- **Trecho selecionado**
Assim, uma crise simultânea é observada tanto no SU quanto no SWP inglês, embora não sem desigualdades dentro de seus vários grupos nacionais; assim, o SU permanece, em todo caso, a corrente internacional mais importante, agrupando o maior número de grupos nacionais, sendo até hoje caracterizada por uma certa delimitação política interna entre correntes diversas.

Na América Latina essa crise não ocorreu com grande vulto, ou melhor, aconteceu com certas correntes entre as mais oportunistas, como o MST argentino, que chegou a um ponto de virtual esvaziamento militante. Apesar da diversa acumulação relativa e do dinamismo diverso de cada uma das correntes latino-americanas, observa-se uma maior continuidade: aparecem em relativa ascensão, com otimismo e não marcadas pelo ceticismo dos europeus; embora também haja muitas diferenças de traços e características (6).

Isso pode ter a ver com várias coisas. Mas uma característica que temos vindo marcando é como o trotskismo “regional” tem uma orientação mais direta para a luta de classes. É, em termos gerais, um trotskismo “da luta de classes” (7).

Enquanto que o “caso europeu” é caracterizado por uma vida mais “vegetativa”, com menos dinamismo, com uma vida política mais mediada e internista. Apesar de que para ser justos, o SWP inglês mostrou algum dinamismo “campanhista” (não em inserção operária) na primeira metade da primeira década do século, está agora atolado em uma grave crise a partir de uma série de desvios movimentistas que lhe tem custado caríssimo.

- **Dados apresentados**
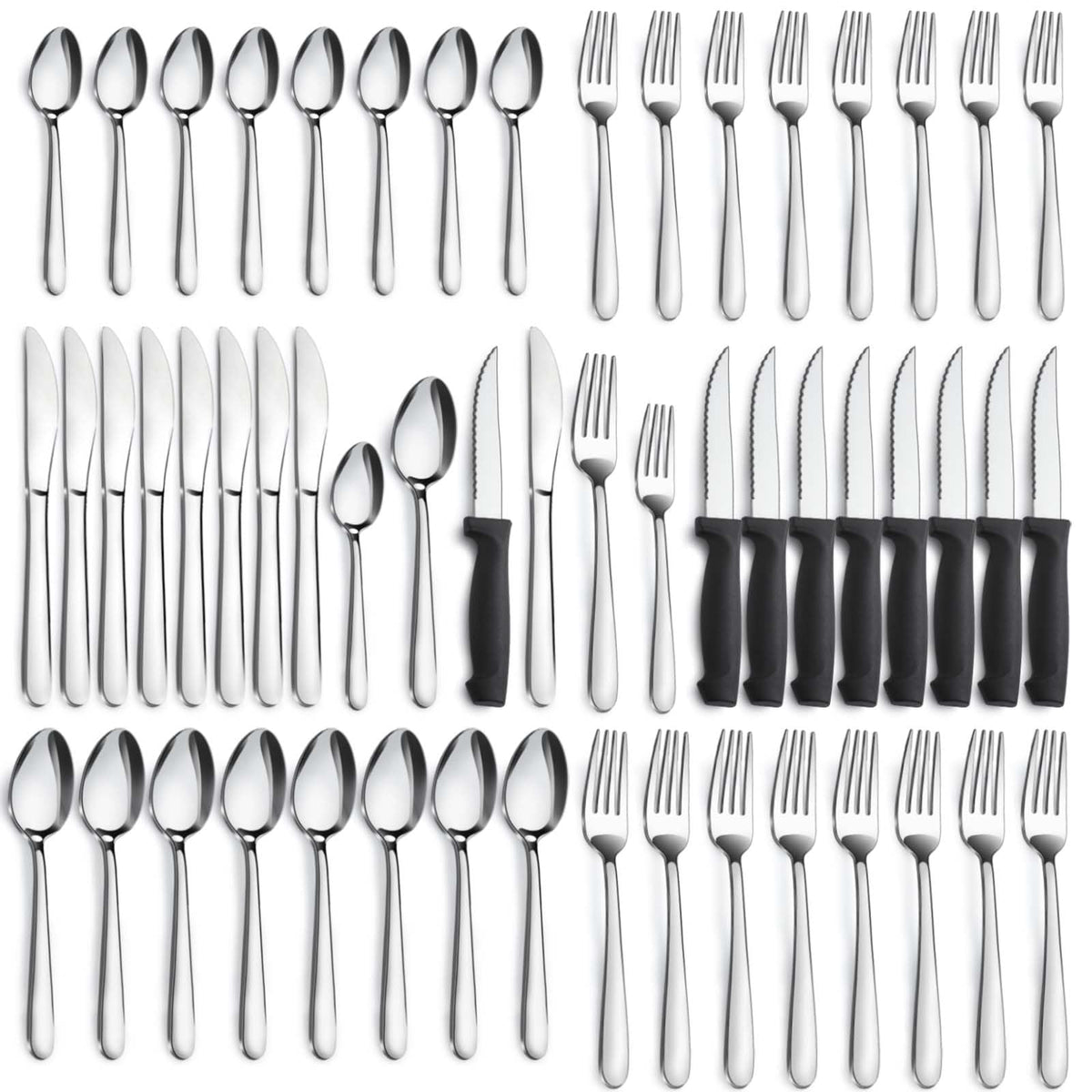 Pleafind juego cubiertos 48 piezas para 8 con acabado espejo, ideal para cenas familiares.
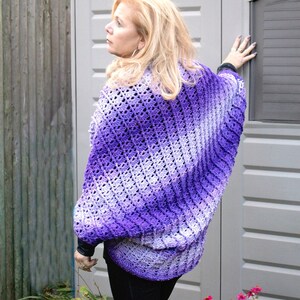 Crochet Pattern for Snuggler Cardigan Sweater Cocoon, PDF 17-338 image 2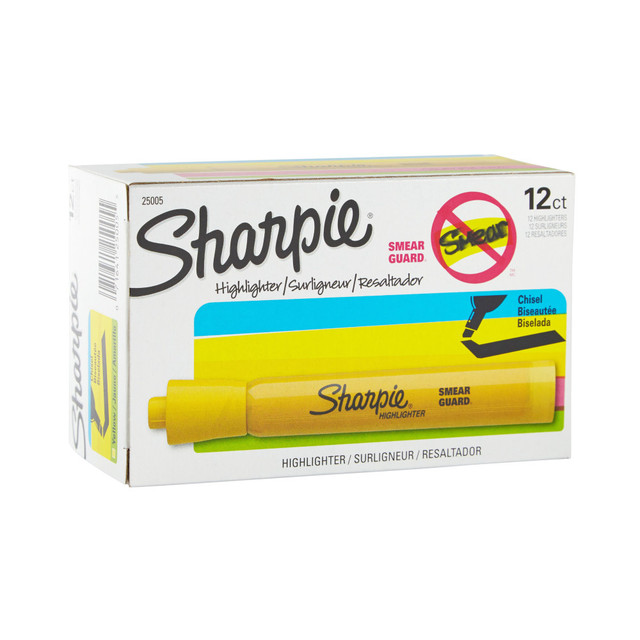 Perfect for when info is high priority and precision is a must, Sharpie Highlighters make everything highly visible with brilliant colors in transparent, smooth, and quick-drying ink. These wide-barreled tank highlighters feature a large ink supply for dependable and long-lasting use and an easy gliding chisel tip that highlights and underlines both wide and narrow lines of text. The quick-drying ink resists smearing many pen or marker inks. And with an array of brilliant colors, Sharpie highlighters make your most important thoughts and notes jump off the page. It's no wonder why Sharpie is the got-to-have highlighter for life's major high points.  Sharpie Tank Highlighters with wide barrel and large ink supply that delivers dependable highlighting  Bright ink stands out on the page  Versatile chisel tip great for highlighting, underlining, and writing notes  Resists smearing (let ink dry before highlighting)  Comes in a 12 pack of yellow Sharpie highlighters.  ACMI Certified AP Nontoxic. For detailed information see www.acmiart.org.  Conforms to ASTM D4236 standards. For detailed information see www.astm.org.  Less harsh chemicals - made with fewer harsh chemicals, or safer chemicals than typical alternatives, helping  reduce your use of and exposure to substances that may be more harmful to your health and the environment.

- **Tarefa a realizar**
Por favor, indique qual corrente latino-americana, segundo o trecho selecionado, chegou a um ponto de virtual esvaziamento militante.

- **Área de resposta**
O MST argentino.